A potential reset mechanism for the modulation of decision processes under uncertainty

Humans and other mammals flexibly select actions in noisy, uncertain contexts, quickly using feedback to adapt their decision policies to either explore other options or to exploit what they know. Drawing inspiration from the plasticity of cortico-basal ganglia-thalamic circuitry, we recently developed a cognitive model of decision-making that uses both a value-driven learning signal to update an internal estimate of state action-value (i.e., conflict in the probability of reward between two choices) and a change-point-driven learning signal that adapts to changes in reward contingencies (i.e., a previously high value target becoming devalued).
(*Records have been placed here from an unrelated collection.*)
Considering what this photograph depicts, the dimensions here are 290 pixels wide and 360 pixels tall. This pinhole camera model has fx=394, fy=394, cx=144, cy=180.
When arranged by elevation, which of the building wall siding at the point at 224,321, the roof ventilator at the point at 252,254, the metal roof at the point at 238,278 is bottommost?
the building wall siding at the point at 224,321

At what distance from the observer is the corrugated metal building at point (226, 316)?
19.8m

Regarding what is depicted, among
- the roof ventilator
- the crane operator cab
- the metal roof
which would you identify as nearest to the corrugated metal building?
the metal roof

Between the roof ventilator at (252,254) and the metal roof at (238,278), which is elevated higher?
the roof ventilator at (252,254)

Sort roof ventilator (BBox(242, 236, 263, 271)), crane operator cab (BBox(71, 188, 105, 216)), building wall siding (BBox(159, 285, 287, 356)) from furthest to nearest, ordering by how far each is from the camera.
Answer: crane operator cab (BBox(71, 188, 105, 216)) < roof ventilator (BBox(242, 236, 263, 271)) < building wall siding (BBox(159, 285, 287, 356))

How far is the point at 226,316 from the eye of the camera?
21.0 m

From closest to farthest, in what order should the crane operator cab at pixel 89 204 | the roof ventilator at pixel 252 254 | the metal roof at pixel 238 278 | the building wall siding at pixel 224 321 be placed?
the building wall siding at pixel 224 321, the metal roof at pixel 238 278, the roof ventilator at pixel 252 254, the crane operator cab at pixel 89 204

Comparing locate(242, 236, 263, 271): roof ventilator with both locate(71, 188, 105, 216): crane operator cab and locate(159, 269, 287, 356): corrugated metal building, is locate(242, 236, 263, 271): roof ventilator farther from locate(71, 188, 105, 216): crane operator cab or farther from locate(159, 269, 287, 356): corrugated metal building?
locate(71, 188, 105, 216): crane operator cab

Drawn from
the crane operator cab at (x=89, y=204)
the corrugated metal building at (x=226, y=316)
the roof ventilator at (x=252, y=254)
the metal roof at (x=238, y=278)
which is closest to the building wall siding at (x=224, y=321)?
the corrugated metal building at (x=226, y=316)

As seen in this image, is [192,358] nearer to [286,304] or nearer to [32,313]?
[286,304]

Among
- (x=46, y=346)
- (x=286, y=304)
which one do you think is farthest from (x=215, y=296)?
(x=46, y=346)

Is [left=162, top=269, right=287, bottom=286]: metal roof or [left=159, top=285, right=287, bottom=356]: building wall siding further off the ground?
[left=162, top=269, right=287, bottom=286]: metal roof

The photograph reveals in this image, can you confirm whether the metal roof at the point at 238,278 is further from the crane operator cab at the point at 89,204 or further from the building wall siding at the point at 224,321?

In this work, we expand on previous results from our group (Bond, Dunovan, & Verstynen, 2018) to more carefully detail how these environmental signals drive changes in the decision process. Across nine separate behavioral testing sessions, we independently manipulated the level of value-conflict and volatility in action-outcome contingencies. Using a hierarchical drift diffusion model, we found that the belief in the value difference between options had the greatest influence on decision processes, impacting drift rate, while estimates of environmental change had a smaller, but detectable influence on the decision threshold. Taken together, these findings bolster our previous work showing how separate environmental signals impact different aspects of the decision algorithm.